▶ Excerpted passage
⁂
ONLY ON AP OxyContin maker thrives in China (20 Nov 2019) OxyContin is a dying business in the United States. Purdue Pharma is collapsing under an avalanche of lawsuits that accuse the company of using false claims to push its blockbuster painkiller in the US, profiting as an unsuspecting nation slipped into a devastating drug crisis.

Meanwhile, another company owned by the Sackler family in China has been promoting OxyContin with the same tactics Purdue was forced to abandon in the US as opioid overdose deaths soared, according to interviews with four current and former employees and more than 3,300 pages of training and marketing material obtained by the Associated Press.

Representatives from the Sacklers' Chinese affiliate, Mundipharma, tell doctors that time-release painkillers like OxyContin are less addictive than other opioids—the same pitch Purdue admitted was false in US court more than a decade ago.

Mundipharma has pushed ever larger doses of opioids, even as it became clear that higher doses present higher risks, and represented the drug as safe for chronic pain, according the interviews and documents.  

Thousands of lawsuits in the United States against Purdue say claims like these wrongly convinced a generation of doctors that opioids were safer and less addictive than everyone had long thought, contributing to the deaths of more than 400,000 Americans to opioid overdoses and helping drive millions more into addiction.

Purdue, which declared bankruptcy in September, has denied those allegations.

As the backlash against opioids in the US grew, sales fell and the Sacklers trained their sights on the global market.  

In China, Mundipharma managers tried to boost profits by requiring sales representatives to copy patients' private medical records without consent, in apparent violation of Chinese law, current and former employees told Associated Press.

Former representatives also said they sometimes disguised themselves as medical staff, putting on white doctor's coats and lying about their identity to visit patients in the hospital.

As in the US, marketing materials in China made claims about OxyContin's safety and effectiveness based on company-funded studies and outdated data that has been debunked.   

Mundipharma said it was taking immediate action to investigate the allegations uncovered by the AP.

In a statement, the company said it has rigorous policies in place "to ensure that our medicines are marketed responsibly and in accordance with China's strict regulatory framework governing analgesics."

Purdue said Mundipharma is an independent entity, operating in a different country, under different laws and regulations.

Representatives of the Sackler family did not respond to detailed requests for comment.

Today, Mundipharma is a bargaining chip in negotiations to settle sweeping US litigation.

The Sackler family agreed to cede ownership of Purdue but wants to keep Mundipharma for now to sell OxyContin abroad.  

They have discussed eventually selling Mundipharma to fund the family's contribution to a settlement in the US.  

Mundipharma has promoted OxyContin in questionable ways in other countries, including Italy and Australia.

But the company has particularly high hopes for China, where it has said it wants sales to surpass those in the US by 2025.

China today does not suffer from widespread abuse of opioid painkillers.

Strict rules mean OxyContin is not available at pharmacies and can only be prescribed by specially certified doctors.

Two said they also gave under-the-table gifts.
⁂
▶ Dataset entries
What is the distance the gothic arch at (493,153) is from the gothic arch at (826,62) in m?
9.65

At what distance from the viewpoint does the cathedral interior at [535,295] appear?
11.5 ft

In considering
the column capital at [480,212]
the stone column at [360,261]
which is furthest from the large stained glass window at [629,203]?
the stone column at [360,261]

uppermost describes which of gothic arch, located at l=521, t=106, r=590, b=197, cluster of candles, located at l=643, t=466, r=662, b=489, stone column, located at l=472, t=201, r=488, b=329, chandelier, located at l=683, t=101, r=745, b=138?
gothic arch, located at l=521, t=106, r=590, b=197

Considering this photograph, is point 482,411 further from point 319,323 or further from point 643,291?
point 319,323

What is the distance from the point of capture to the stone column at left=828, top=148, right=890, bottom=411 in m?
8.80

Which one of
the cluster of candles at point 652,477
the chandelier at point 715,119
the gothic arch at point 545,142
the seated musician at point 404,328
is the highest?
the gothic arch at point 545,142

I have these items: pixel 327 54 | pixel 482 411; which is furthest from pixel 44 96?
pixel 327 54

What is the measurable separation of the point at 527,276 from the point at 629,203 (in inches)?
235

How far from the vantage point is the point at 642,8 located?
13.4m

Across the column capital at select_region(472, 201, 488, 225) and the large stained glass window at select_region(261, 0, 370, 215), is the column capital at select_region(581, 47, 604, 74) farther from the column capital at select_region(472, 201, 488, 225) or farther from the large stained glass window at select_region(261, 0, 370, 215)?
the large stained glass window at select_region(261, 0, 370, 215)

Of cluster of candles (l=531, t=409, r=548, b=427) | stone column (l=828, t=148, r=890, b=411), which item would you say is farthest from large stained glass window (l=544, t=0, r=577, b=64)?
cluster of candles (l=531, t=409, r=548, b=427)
⁂
▶ Assigned task A
In the article on OxyContin in China, by what year does Mundipharma want its sales in China to surpass those in the US?
▶ Assigned task B
Reproduce everything in the article on OxyContin in China from "As the backlash" down to "has been debunked.".

▶ Reply A
2025

▶ Reply B
As the backlash against opioids in the US grew, sales fell and the Sacklers trained their sights on the global market.  

In China, Mundipharma managers tried to boost profits by requiring sales representatives to copy patients' private medical records without consent, in apparent violation of Chinese law, current and former employees told Associated Press.

Former representatives also said they sometimes disguised themselves as medical staff, putting on white doctor's coats and lying about their identity to visit patients in the hospital.

As in the US, marketing materials in China made claims about OxyContin's safety and effectiveness based on company-funded studies and outdated data that has been debunked.